08 – Que tipo de atividades são priorizadas por Rosinalva e seus colegas em Língua Portuguesa nas primeiras semanas do ano letivo?

      As atividades incluem leitura e escrita de nomes, escrita de textos curtos, apresentação do alfabeto, leitura diária de diferentes tipos de textos e histórias, manuseio de portadores de texto (gibis, revistas), rodas de conversa sobre repertório dos alunos (músicas, poemas), e rodas de conversa informais.

09 – Como Rosinalva lida com a presença de alunos já alfabetizados em sua classe no início do ano?

      Ela não faz uma rotina semanal diferenciada, mas oferece propostas que atendam às necessidades de aprendizagem de cada um. Os alunos já alfabetizados podem ler sem apoio, escrever textos ditados ou aprofundar-se, enquanto os demais realizam atividades adaptadas ao seu nível.

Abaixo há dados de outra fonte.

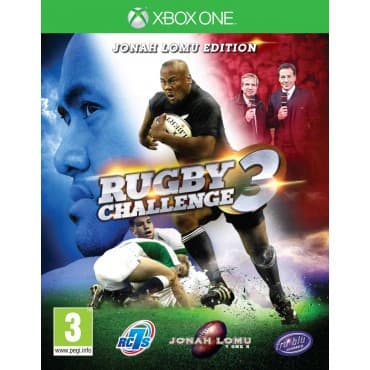 Jaquette Jonah Lomu Rugby Challenge 3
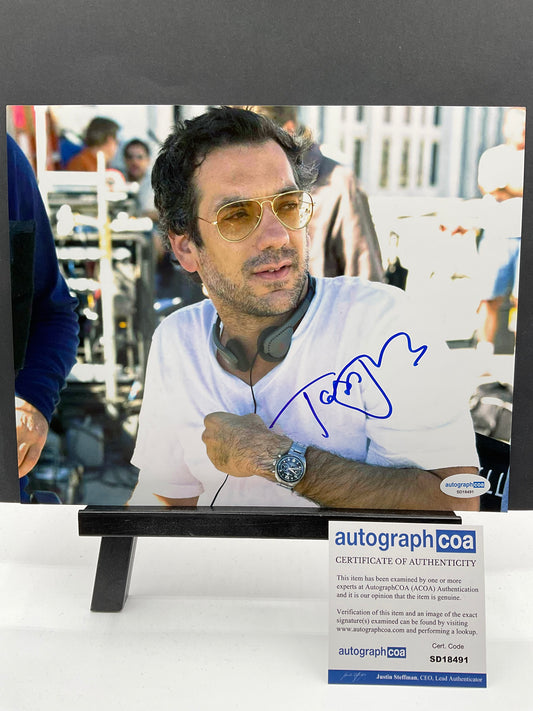 Todd Phillips The Hangover signed photo 8x10 ACOA Director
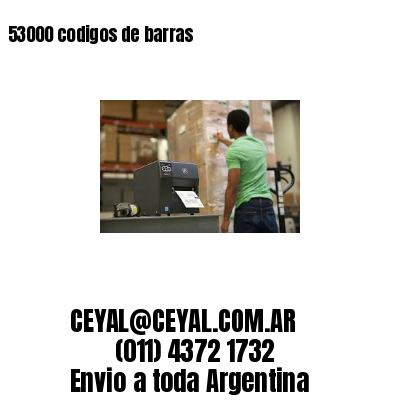 53000 codigos de barras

10 – Por que Rosinalva considera uma classe heterogênea (com diferentes níveis de conhecimento) benéfica?

      Ela acredita que é "muito bom para os alunos" porque os que têm maior conhecimento podem atuar como informantes importantes, contribuindo com o trabalho de todos. Além disso, ao precisarem ensinar o que sabem aos colegas, eles próprios aprendem mais, organizando seus conhecimentos e elaborando explicações.